NEW FACE: Due to the strategy of supporting clustered poverty-stricken areas in Qinling-Bashan mountainous region, Lugang Village in Daxian County, southwest China's Sichuan Province, has taken on a new look (XINHUA)
On March 19, the State Council's Leading Group Office of Poverty Alleviation and Development (LGOPAD), China's task force for poverty alleviation, unveiled an updated list of national-level poverty-stricken counties on its official website, with 592 counties listed as being in severe destitution. These counties will be the central locations for the country's poverty relief efforts.
Of the 592 counties, 217 are in the central region, and the rest are in the west of the country. More than 230 of these impoverished counties are located in provinces or regions inhabited by ethnic minorities.
Yunnan Province in southwest China topped the list with 73 impoverished counties. It is followed by southwest China's Guizhou Province and northwest China's Shaanxi Province, with each having 50 counties included in the list.
China started implementing its anti-poverty program in an organized and large-scale manner in 1986, designating 273 counties as national-level poverty-stricken counties.
In 1994, 592 counties in 27 provinces, municipalities and autonomous regions were listed as the key poverty-stricken counties to be aided at that time. The number of counties listed in the poverty reduction program has been capped at 592 since then.
Over the past two decades, the list has undergone three major adjustments, with more than half of the counties replaced. In 2001, the Central Government decided to exclude all counties in coastal areas from the list, leading to 33 such counties being dropped.
To be considered for the list, the counties are evaluated by factors such as the population living below the poverty line, per-capita net income and per-capita government revenue.
Zhuang Jian, a senior economist with the Asian Development Bank, said that the program has played quite a significant role in poverty alleviation in China by providing fiscal and technical support to poverty-stricken regions.
"In many listed counties, we have witnessed an improvement in the local infrastructure as well as people's access to drinking water and electricity," Zhuang said.
The update of the list of national-level poverty-stricken counties is also a response to the revision of the national poverty standard.
On November 29 last year, the Chinese Government raised the poverty threshold to 2,300-yuan ($365) annual net income of farmers, a 92-percent increase from the standard set in 2009 at 1,196 yuan ($190).

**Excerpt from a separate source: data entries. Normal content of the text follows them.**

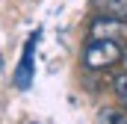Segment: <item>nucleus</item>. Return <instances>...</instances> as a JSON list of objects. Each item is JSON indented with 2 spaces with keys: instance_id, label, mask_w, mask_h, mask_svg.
<instances>
[{
  "instance_id": "obj_5",
  "label": "nucleus",
  "mask_w": 127,
  "mask_h": 124,
  "mask_svg": "<svg viewBox=\"0 0 127 124\" xmlns=\"http://www.w3.org/2000/svg\"><path fill=\"white\" fill-rule=\"evenodd\" d=\"M112 89H115V94L121 97V103H124V109H127V71L112 80Z\"/></svg>"
},
{
  "instance_id": "obj_2",
  "label": "nucleus",
  "mask_w": 127,
  "mask_h": 124,
  "mask_svg": "<svg viewBox=\"0 0 127 124\" xmlns=\"http://www.w3.org/2000/svg\"><path fill=\"white\" fill-rule=\"evenodd\" d=\"M38 38H41V30H35L27 38V44H24V53H21V62H18V68H15V86L18 89H30L32 83V56H35V44H38Z\"/></svg>"
},
{
  "instance_id": "obj_6",
  "label": "nucleus",
  "mask_w": 127,
  "mask_h": 124,
  "mask_svg": "<svg viewBox=\"0 0 127 124\" xmlns=\"http://www.w3.org/2000/svg\"><path fill=\"white\" fill-rule=\"evenodd\" d=\"M109 124H127V109L124 112H115V115L109 118Z\"/></svg>"
},
{
  "instance_id": "obj_1",
  "label": "nucleus",
  "mask_w": 127,
  "mask_h": 124,
  "mask_svg": "<svg viewBox=\"0 0 127 124\" xmlns=\"http://www.w3.org/2000/svg\"><path fill=\"white\" fill-rule=\"evenodd\" d=\"M121 59H124V47H121V41H112V38H89L83 47V65L92 71L112 68Z\"/></svg>"
},
{
  "instance_id": "obj_4",
  "label": "nucleus",
  "mask_w": 127,
  "mask_h": 124,
  "mask_svg": "<svg viewBox=\"0 0 127 124\" xmlns=\"http://www.w3.org/2000/svg\"><path fill=\"white\" fill-rule=\"evenodd\" d=\"M92 12L127 21V0H92Z\"/></svg>"
},
{
  "instance_id": "obj_7",
  "label": "nucleus",
  "mask_w": 127,
  "mask_h": 124,
  "mask_svg": "<svg viewBox=\"0 0 127 124\" xmlns=\"http://www.w3.org/2000/svg\"><path fill=\"white\" fill-rule=\"evenodd\" d=\"M121 62H124V68H127V50H124V59H121Z\"/></svg>"
},
{
  "instance_id": "obj_3",
  "label": "nucleus",
  "mask_w": 127,
  "mask_h": 124,
  "mask_svg": "<svg viewBox=\"0 0 127 124\" xmlns=\"http://www.w3.org/2000/svg\"><path fill=\"white\" fill-rule=\"evenodd\" d=\"M124 35H127V21L109 18V15H97L95 21L89 24V38H112V41H121Z\"/></svg>"
}]
</instances>
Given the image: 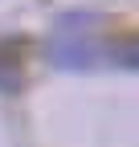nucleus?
Wrapping results in <instances>:
<instances>
[{"label": "nucleus", "instance_id": "f03ea898", "mask_svg": "<svg viewBox=\"0 0 139 147\" xmlns=\"http://www.w3.org/2000/svg\"><path fill=\"white\" fill-rule=\"evenodd\" d=\"M115 57L123 61V65H135V69H139V37H127V41H119V45H115Z\"/></svg>", "mask_w": 139, "mask_h": 147}, {"label": "nucleus", "instance_id": "f257e3e1", "mask_svg": "<svg viewBox=\"0 0 139 147\" xmlns=\"http://www.w3.org/2000/svg\"><path fill=\"white\" fill-rule=\"evenodd\" d=\"M98 45L90 41H82V37H57L53 45H49V61L61 65V69H90L98 61Z\"/></svg>", "mask_w": 139, "mask_h": 147}]
</instances>
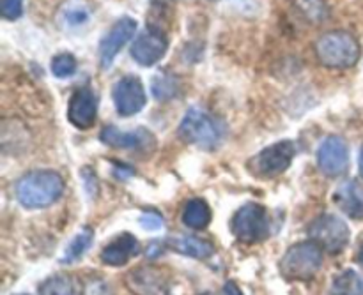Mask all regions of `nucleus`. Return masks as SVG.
Here are the masks:
<instances>
[{"label":"nucleus","instance_id":"nucleus-1","mask_svg":"<svg viewBox=\"0 0 363 295\" xmlns=\"http://www.w3.org/2000/svg\"><path fill=\"white\" fill-rule=\"evenodd\" d=\"M14 193L25 209H46L62 197L64 180L53 170H34L18 179Z\"/></svg>","mask_w":363,"mask_h":295},{"label":"nucleus","instance_id":"nucleus-2","mask_svg":"<svg viewBox=\"0 0 363 295\" xmlns=\"http://www.w3.org/2000/svg\"><path fill=\"white\" fill-rule=\"evenodd\" d=\"M314 53L318 62L328 69H350L362 57L358 39L347 30H332L315 41Z\"/></svg>","mask_w":363,"mask_h":295},{"label":"nucleus","instance_id":"nucleus-3","mask_svg":"<svg viewBox=\"0 0 363 295\" xmlns=\"http://www.w3.org/2000/svg\"><path fill=\"white\" fill-rule=\"evenodd\" d=\"M177 134L181 140L194 147L202 151H215L225 137V126L211 113L201 108H190L181 120Z\"/></svg>","mask_w":363,"mask_h":295},{"label":"nucleus","instance_id":"nucleus-4","mask_svg":"<svg viewBox=\"0 0 363 295\" xmlns=\"http://www.w3.org/2000/svg\"><path fill=\"white\" fill-rule=\"evenodd\" d=\"M325 260V250L314 241H305L291 246L280 260V272L289 282L308 283L318 276Z\"/></svg>","mask_w":363,"mask_h":295},{"label":"nucleus","instance_id":"nucleus-5","mask_svg":"<svg viewBox=\"0 0 363 295\" xmlns=\"http://www.w3.org/2000/svg\"><path fill=\"white\" fill-rule=\"evenodd\" d=\"M269 214L262 205L259 204H245L238 209L236 214L230 221V230L234 237L243 244H255L264 241L269 236Z\"/></svg>","mask_w":363,"mask_h":295},{"label":"nucleus","instance_id":"nucleus-6","mask_svg":"<svg viewBox=\"0 0 363 295\" xmlns=\"http://www.w3.org/2000/svg\"><path fill=\"white\" fill-rule=\"evenodd\" d=\"M308 236L325 250V253L339 255L350 244V229L346 221L335 214H323L308 226Z\"/></svg>","mask_w":363,"mask_h":295},{"label":"nucleus","instance_id":"nucleus-7","mask_svg":"<svg viewBox=\"0 0 363 295\" xmlns=\"http://www.w3.org/2000/svg\"><path fill=\"white\" fill-rule=\"evenodd\" d=\"M294 154H296V147H294L293 141H277V144L266 147L264 151H261L252 159V166H254L252 170H254L255 175L273 179V177L280 175V173L289 168Z\"/></svg>","mask_w":363,"mask_h":295},{"label":"nucleus","instance_id":"nucleus-8","mask_svg":"<svg viewBox=\"0 0 363 295\" xmlns=\"http://www.w3.org/2000/svg\"><path fill=\"white\" fill-rule=\"evenodd\" d=\"M135 32H137V21L130 16L121 18V20H117L116 23L112 25V28L105 34V37L99 41L98 57L99 66H101L103 69H108V67L112 66L121 50L133 39Z\"/></svg>","mask_w":363,"mask_h":295},{"label":"nucleus","instance_id":"nucleus-9","mask_svg":"<svg viewBox=\"0 0 363 295\" xmlns=\"http://www.w3.org/2000/svg\"><path fill=\"white\" fill-rule=\"evenodd\" d=\"M318 166L326 177H340L350 168V147L342 137H326L318 151Z\"/></svg>","mask_w":363,"mask_h":295},{"label":"nucleus","instance_id":"nucleus-10","mask_svg":"<svg viewBox=\"0 0 363 295\" xmlns=\"http://www.w3.org/2000/svg\"><path fill=\"white\" fill-rule=\"evenodd\" d=\"M112 99L117 113L123 117L137 115L138 112L144 110L145 103H147L144 85H142L140 78L137 76L121 78V80L113 85Z\"/></svg>","mask_w":363,"mask_h":295},{"label":"nucleus","instance_id":"nucleus-11","mask_svg":"<svg viewBox=\"0 0 363 295\" xmlns=\"http://www.w3.org/2000/svg\"><path fill=\"white\" fill-rule=\"evenodd\" d=\"M103 144L113 149H124V151H138L151 152L156 147V138L145 127H137L135 131H121L119 127L106 126L99 133Z\"/></svg>","mask_w":363,"mask_h":295},{"label":"nucleus","instance_id":"nucleus-12","mask_svg":"<svg viewBox=\"0 0 363 295\" xmlns=\"http://www.w3.org/2000/svg\"><path fill=\"white\" fill-rule=\"evenodd\" d=\"M167 48H169L167 35L160 28H147L135 39L130 52L135 62L144 67H151L163 59Z\"/></svg>","mask_w":363,"mask_h":295},{"label":"nucleus","instance_id":"nucleus-13","mask_svg":"<svg viewBox=\"0 0 363 295\" xmlns=\"http://www.w3.org/2000/svg\"><path fill=\"white\" fill-rule=\"evenodd\" d=\"M98 117V99L89 87H80L73 92L67 106V120L77 129H89Z\"/></svg>","mask_w":363,"mask_h":295},{"label":"nucleus","instance_id":"nucleus-14","mask_svg":"<svg viewBox=\"0 0 363 295\" xmlns=\"http://www.w3.org/2000/svg\"><path fill=\"white\" fill-rule=\"evenodd\" d=\"M126 287L133 295H170V283L162 269L138 267L126 276Z\"/></svg>","mask_w":363,"mask_h":295},{"label":"nucleus","instance_id":"nucleus-15","mask_svg":"<svg viewBox=\"0 0 363 295\" xmlns=\"http://www.w3.org/2000/svg\"><path fill=\"white\" fill-rule=\"evenodd\" d=\"M138 253V241L131 233H121L119 237L106 244L101 251V262L110 267H123L131 257Z\"/></svg>","mask_w":363,"mask_h":295},{"label":"nucleus","instance_id":"nucleus-16","mask_svg":"<svg viewBox=\"0 0 363 295\" xmlns=\"http://www.w3.org/2000/svg\"><path fill=\"white\" fill-rule=\"evenodd\" d=\"M335 202L340 211L354 221L363 219V186L358 180H346L335 191Z\"/></svg>","mask_w":363,"mask_h":295},{"label":"nucleus","instance_id":"nucleus-17","mask_svg":"<svg viewBox=\"0 0 363 295\" xmlns=\"http://www.w3.org/2000/svg\"><path fill=\"white\" fill-rule=\"evenodd\" d=\"M167 250H172L184 257L197 258V260H208L215 253V246L208 239H201L197 236H174L165 241Z\"/></svg>","mask_w":363,"mask_h":295},{"label":"nucleus","instance_id":"nucleus-18","mask_svg":"<svg viewBox=\"0 0 363 295\" xmlns=\"http://www.w3.org/2000/svg\"><path fill=\"white\" fill-rule=\"evenodd\" d=\"M184 225L191 230H204L208 229L209 223L213 219L211 207L208 205V202L202 200V198H191L186 202L183 209V216H181Z\"/></svg>","mask_w":363,"mask_h":295},{"label":"nucleus","instance_id":"nucleus-19","mask_svg":"<svg viewBox=\"0 0 363 295\" xmlns=\"http://www.w3.org/2000/svg\"><path fill=\"white\" fill-rule=\"evenodd\" d=\"M92 243H94V230H92L91 226H84L82 232H78L77 236L71 239V243L66 246L60 262L66 265L74 264V262L80 260V258L91 250Z\"/></svg>","mask_w":363,"mask_h":295},{"label":"nucleus","instance_id":"nucleus-20","mask_svg":"<svg viewBox=\"0 0 363 295\" xmlns=\"http://www.w3.org/2000/svg\"><path fill=\"white\" fill-rule=\"evenodd\" d=\"M330 295H363V278L353 269H346L333 279Z\"/></svg>","mask_w":363,"mask_h":295},{"label":"nucleus","instance_id":"nucleus-21","mask_svg":"<svg viewBox=\"0 0 363 295\" xmlns=\"http://www.w3.org/2000/svg\"><path fill=\"white\" fill-rule=\"evenodd\" d=\"M91 18V9L84 0H69L60 7V20L66 27H82Z\"/></svg>","mask_w":363,"mask_h":295},{"label":"nucleus","instance_id":"nucleus-22","mask_svg":"<svg viewBox=\"0 0 363 295\" xmlns=\"http://www.w3.org/2000/svg\"><path fill=\"white\" fill-rule=\"evenodd\" d=\"M74 279L67 274H55L41 283L39 295H74Z\"/></svg>","mask_w":363,"mask_h":295},{"label":"nucleus","instance_id":"nucleus-23","mask_svg":"<svg viewBox=\"0 0 363 295\" xmlns=\"http://www.w3.org/2000/svg\"><path fill=\"white\" fill-rule=\"evenodd\" d=\"M177 92H179V81L170 74H162L152 80V94L158 101H169V99L176 98Z\"/></svg>","mask_w":363,"mask_h":295},{"label":"nucleus","instance_id":"nucleus-24","mask_svg":"<svg viewBox=\"0 0 363 295\" xmlns=\"http://www.w3.org/2000/svg\"><path fill=\"white\" fill-rule=\"evenodd\" d=\"M52 73L57 78H69L77 73V59L71 53H59L52 60Z\"/></svg>","mask_w":363,"mask_h":295},{"label":"nucleus","instance_id":"nucleus-25","mask_svg":"<svg viewBox=\"0 0 363 295\" xmlns=\"http://www.w3.org/2000/svg\"><path fill=\"white\" fill-rule=\"evenodd\" d=\"M312 0H300L301 13L305 18H308L311 21H321L326 18V4L325 0H314V4H311Z\"/></svg>","mask_w":363,"mask_h":295},{"label":"nucleus","instance_id":"nucleus-26","mask_svg":"<svg viewBox=\"0 0 363 295\" xmlns=\"http://www.w3.org/2000/svg\"><path fill=\"white\" fill-rule=\"evenodd\" d=\"M0 13L6 20H18L23 14V0H0Z\"/></svg>","mask_w":363,"mask_h":295},{"label":"nucleus","instance_id":"nucleus-27","mask_svg":"<svg viewBox=\"0 0 363 295\" xmlns=\"http://www.w3.org/2000/svg\"><path fill=\"white\" fill-rule=\"evenodd\" d=\"M82 295H112L108 283L101 278H94L91 282H87V285L84 287V294Z\"/></svg>","mask_w":363,"mask_h":295},{"label":"nucleus","instance_id":"nucleus-28","mask_svg":"<svg viewBox=\"0 0 363 295\" xmlns=\"http://www.w3.org/2000/svg\"><path fill=\"white\" fill-rule=\"evenodd\" d=\"M140 225L147 230H160L163 226V218L158 212H144L140 218Z\"/></svg>","mask_w":363,"mask_h":295},{"label":"nucleus","instance_id":"nucleus-29","mask_svg":"<svg viewBox=\"0 0 363 295\" xmlns=\"http://www.w3.org/2000/svg\"><path fill=\"white\" fill-rule=\"evenodd\" d=\"M163 250H167V246L163 241H151V244L147 246V257L149 258L160 257Z\"/></svg>","mask_w":363,"mask_h":295},{"label":"nucleus","instance_id":"nucleus-30","mask_svg":"<svg viewBox=\"0 0 363 295\" xmlns=\"http://www.w3.org/2000/svg\"><path fill=\"white\" fill-rule=\"evenodd\" d=\"M223 292H225L227 295H243L241 294V290L238 289L236 283H233V282L225 283V287H223Z\"/></svg>","mask_w":363,"mask_h":295},{"label":"nucleus","instance_id":"nucleus-31","mask_svg":"<svg viewBox=\"0 0 363 295\" xmlns=\"http://www.w3.org/2000/svg\"><path fill=\"white\" fill-rule=\"evenodd\" d=\"M172 0H152V7L156 9H163V7H169Z\"/></svg>","mask_w":363,"mask_h":295},{"label":"nucleus","instance_id":"nucleus-32","mask_svg":"<svg viewBox=\"0 0 363 295\" xmlns=\"http://www.w3.org/2000/svg\"><path fill=\"white\" fill-rule=\"evenodd\" d=\"M358 170H360V175L363 177V147L360 151V159H358Z\"/></svg>","mask_w":363,"mask_h":295},{"label":"nucleus","instance_id":"nucleus-33","mask_svg":"<svg viewBox=\"0 0 363 295\" xmlns=\"http://www.w3.org/2000/svg\"><path fill=\"white\" fill-rule=\"evenodd\" d=\"M358 262H360V265L363 267V243H362L360 250H358Z\"/></svg>","mask_w":363,"mask_h":295},{"label":"nucleus","instance_id":"nucleus-34","mask_svg":"<svg viewBox=\"0 0 363 295\" xmlns=\"http://www.w3.org/2000/svg\"><path fill=\"white\" fill-rule=\"evenodd\" d=\"M206 295H211V294H206Z\"/></svg>","mask_w":363,"mask_h":295}]
</instances>
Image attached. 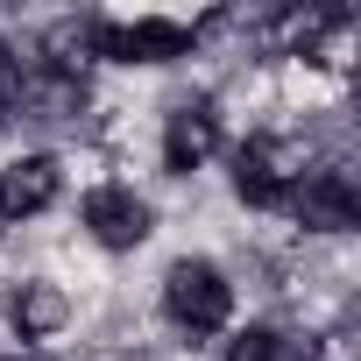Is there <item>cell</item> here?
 Segmentation results:
<instances>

As per the new standard, an estimated 128 million rural residents were considered living in poverty at the end of 2011, accounting for 13.4 percent of the total rural population.
"The previous poverty line underestimated the number of poor people in rural China," said Wang Sangui, a professor at the School of Agricultural Economics and Rural Development of the Beijing-based Renmin University of China. "Only 2.8 percent of the rural population was officially considered poor, which was lower than many developed countries such as the United States, which has a poverty rate of about 15 percent."
Wang believes the new poverty standard better reflects the situation in China and will bring more resources to poverty-stricken regions.
The revision also means more people will be covered by the government's poverty reduction funds. According to Fan Xiaojian, head of the LGOPAD of the State Council, the country plans to allocate more money for poverty reduction this year, amounting to a 20-percent increase from the 27.2 billion yuan ($4.32 billion) allocated in 2011.